Is this a foolish idea? Perhaps. I wonder if it is the threat of another being on the island who might at any moment steal my life from me that lends to my musings over this sentimental idea. I can’t be sure. I do know that having this adversary here or even imagining him here brings a new urgency to my writing. I want so much to put my thoughts in order, to tell my story. A simple man thrust into an extraordinary situation.

But isn’t that the story of every war?

As you know, I have not had much schooling, but I learned much at my grandfather’s knee and have read, or tried to, the books that Grandfather lent me. With no motors to tinker with here, I find myself tinkering with ideas, trying to see how they fit together. I allow myself to write upon the page thoughts I would never dare to express to any living soul other than you, who are endlessly patient with me and do not judge me. I know you would be glad to hear whatever nonsense I have to say. Am I not your favorite chatterbox?

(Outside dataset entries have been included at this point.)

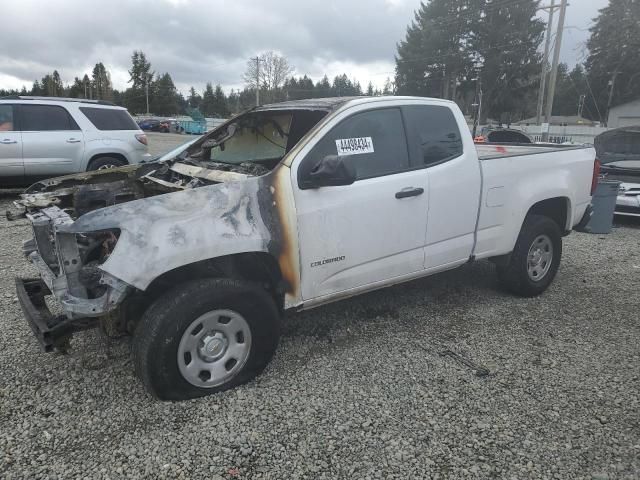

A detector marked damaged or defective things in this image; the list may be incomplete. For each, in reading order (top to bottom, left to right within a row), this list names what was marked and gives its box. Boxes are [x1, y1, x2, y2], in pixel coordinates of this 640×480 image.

burned front end of truck [10, 99, 338, 350]
fire-damaged pickup truck [10, 96, 596, 398]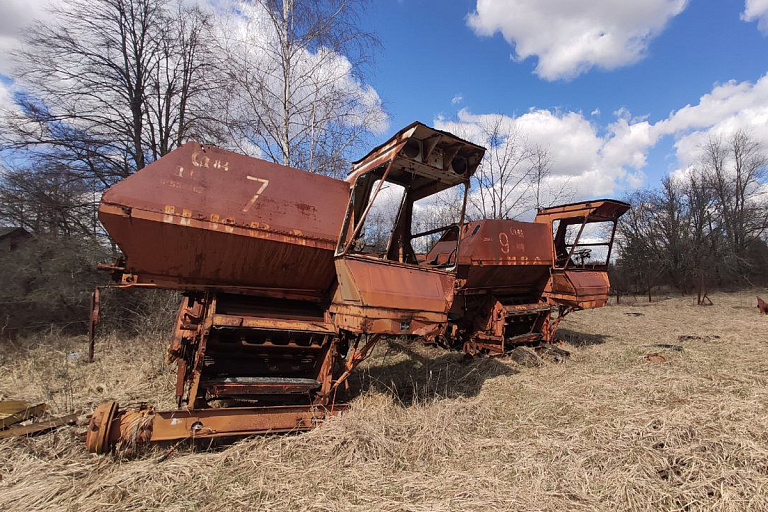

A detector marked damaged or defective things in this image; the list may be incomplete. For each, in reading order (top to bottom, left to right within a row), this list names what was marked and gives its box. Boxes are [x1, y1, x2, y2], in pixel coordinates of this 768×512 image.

rusted metal panel [100, 144, 350, 294]
rusty combine harvester [85, 122, 632, 454]
second rusty harvester [87, 122, 632, 454]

The writing pleases me, even more, now that I have told you everything that has passed and we can be here, like this, in the moment. But I cannot pretend to have shaken the idea of the
other.
It works on me, under my skin, an irritant, an unwanted burden. I have survived, found a paradise, only to have the tranquillity of it compromised by this cagey
gaijin.
As the days pass, I can only picture him as very evasive and clever. When I go foraging for food, I feel the presence of him. I feel I am being stalked — stalked even in my dreams, for the kingdom of sleep has been usurped every bit as thoroughly as my island kingdom. I wake dispirited and angry. I try sleeping in the coral tree, but my sleep is interrupted by the terrible fear of rolling off.

Nowhere is safe.

There is a bird building a nest in a tree that I pass every morning on my way down to the lagoon for a swim. I have watched the little golden white-eye fly back and forth with casuarina needles, grasses, and vines. I have watched her settle in her nest, have bid her good morning and wished her good luck with her family. One time, when she was off hunting for food, I even dared to shinny up her tree to take a look: there were two pale bluish-green eggs with red splotches there.

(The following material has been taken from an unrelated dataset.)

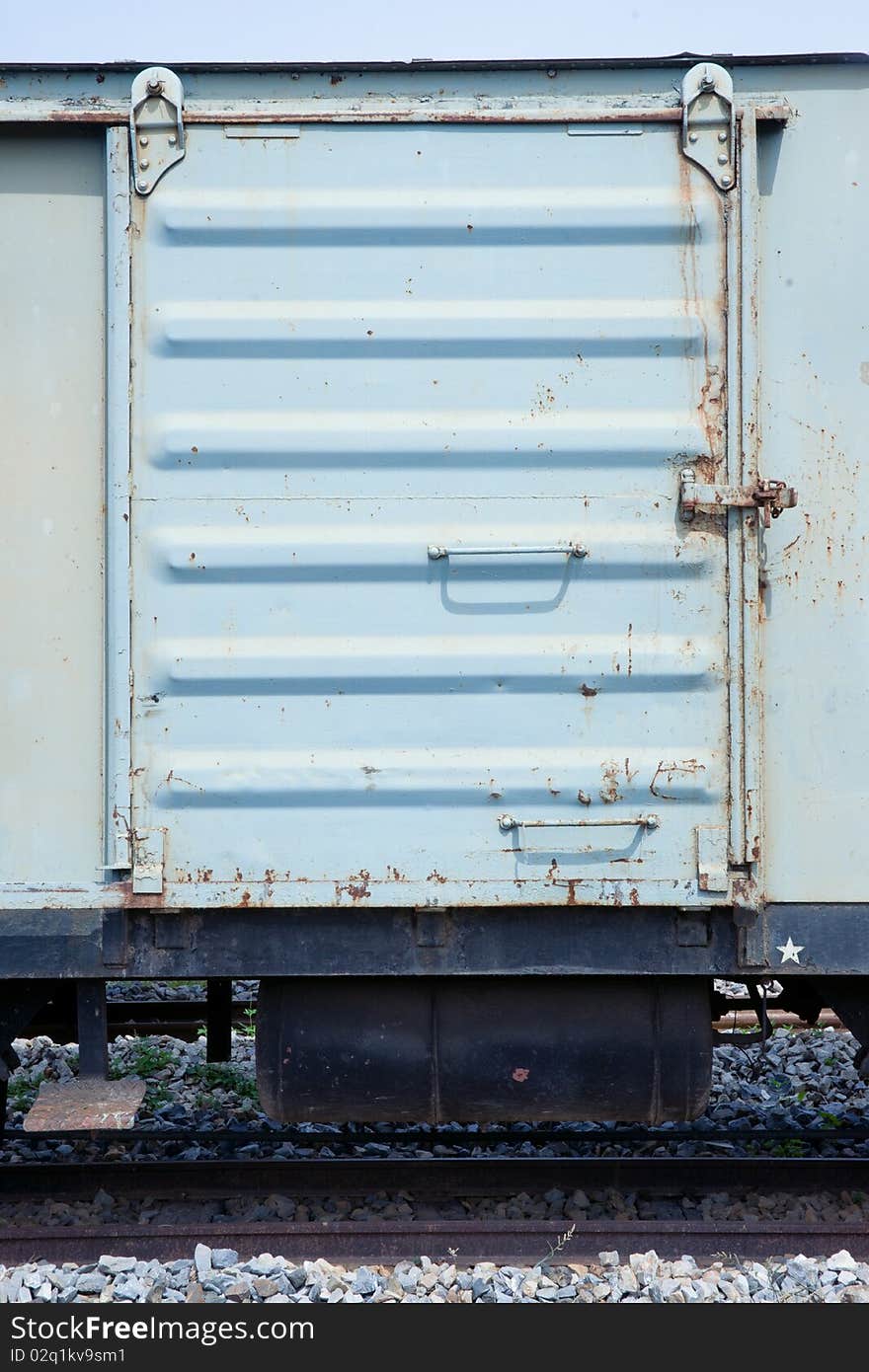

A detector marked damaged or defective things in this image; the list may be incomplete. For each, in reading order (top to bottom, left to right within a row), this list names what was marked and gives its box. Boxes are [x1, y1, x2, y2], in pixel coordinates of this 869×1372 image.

Then, this morning, a dull gray morning, after a particularly bad night of dreams, I saw the golden white-eye not foraging or on her nest but flitting about above it, crying with alarm. I stopped in my tracks, for I saw right away the cause of her distress: a brown snake was gliding up the trunk of the tree toward the nest. No! The snake was too high up for me to do anything but watch it slither out onto the branch and over the lip of the nest, where it devoured her eggs, one by one.

I stood seething with anger, my fists clenched. It is later and I have calmed a bit and have had the time to think about the incident more clearly. I have this to say: the brown snake must eat, too. But nonetheless the event is surely a sign. I know that my rage is not simply for the golden white-eye’s loss, but for my own predicament. I have let an unseen enemy slither into my nest! I am so filled with apprehension that I cannot sleep at night. I have avoided acting out of cowardice, pretending it was only caution. I know I must find out now, once and for all, if I am master of this place. I cannot put off a confrontation for one more day. Tomorrow, Hisako-chan, I will track the navigator down. If this is my last entry, then you know what happened.